-- TEXTE SOURCE --
ARCHIVES (1995)

Une classe d’accueil

J’adore les glaces panachées. Citron avec framboise et kiwi excitent mes impatientes papilles... Laissez fondre un peu les boules avant de les goûter, elles vous révéleront alors toute leur saveur...
Dans ma nouvelle classe aussi c’est plutôt panaché. En ce moment s’y côtoient des Macédoniens musulmans de langue maternelle albanaise, des Bosniaques orthodoxes s’exprimant en serbo-croate, des Serbes plus à l’aise avec les lettres cyrilliques, une Hongroise maîtrisant par bonheur le schwytzerdütsch, un Espagnol et un Portugais avec lesquels on a l’impression de parler la même langue ainsi qu’une Sri-lankaise aussi décontenancée par l’alphabet latin qu’un petit Vaudois devant une stèle de Basse-Egypte. Il n’y manque que nos trois Somaliens partis cet été vers d’autres destinées.
L’effectif de ce microcosme oscille entre huit et quinze élèves. Le plus jeune a onze ans, le doyen en a seize, quelquefois dix-sept. Tout au long de l’année scolaire la composition de cette classe se modifie au gré du marché du travail, des guerres et des progrès de l’enfant. Après quelques mois celui-ci sera intégré dans une classe «normale».
Lorsqu’un nouvel élève arrive, les yeux ronds d’étonnement et d’anxiété, il ne peut que sourire à tous les regards fixés sur lui. On lui laisse le temps de s’habituer à ce monde étrange où rien ne ressemble à ce qu’il connaît. Les anciens lui désignent des objets en les nommant ou lui posent des questions avec des gestes qui remplacent les mots. Avec patience, avec obstination, il décortique les informations. Dès le premier jour il a compris qu’ici on sert la main de la maîtresse avant de quitter la classe. Peut-être a-t-il déjà capté les o et oua d’au revoir.

-- EXTRAIT DES DONNÉES --
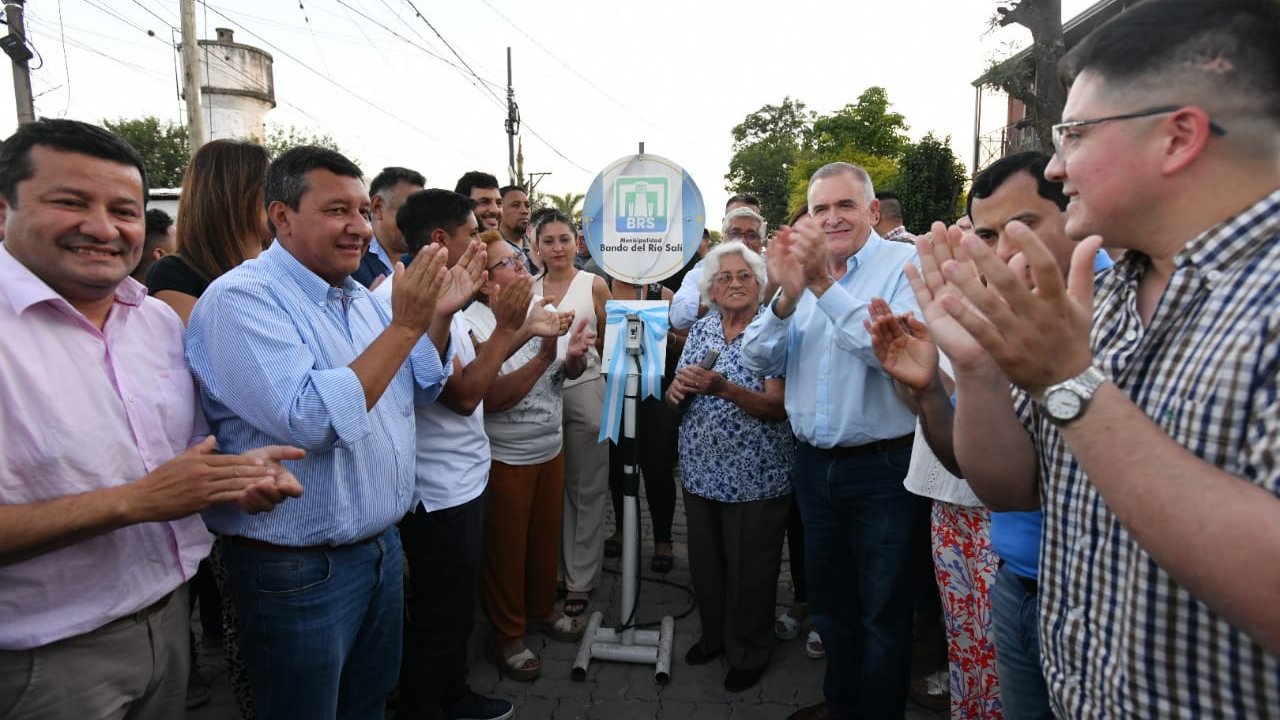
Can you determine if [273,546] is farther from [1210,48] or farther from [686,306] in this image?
[686,306]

-- CONSIGNES ÉCRITES --
a) D'après le texte source, entre combien d'élèves l'effectif de la classe varie-t-il ?
b) Reproduisez fidèlement le passage du texte source situé entre « J’adore les glaces » et « toute leur saveur... », ces deux bornes incluses.

-- RÉSULTATS ATTENDUS --
a) Il varie entre huit et quinze élèves.

b)
J’adore les glaces panachées. Citron avec framboise et kiwi excitent mes impatientes papilles... Laissez fondre un peu les boules avant de les goûter, elles vous révéleront alors toute leur saveur...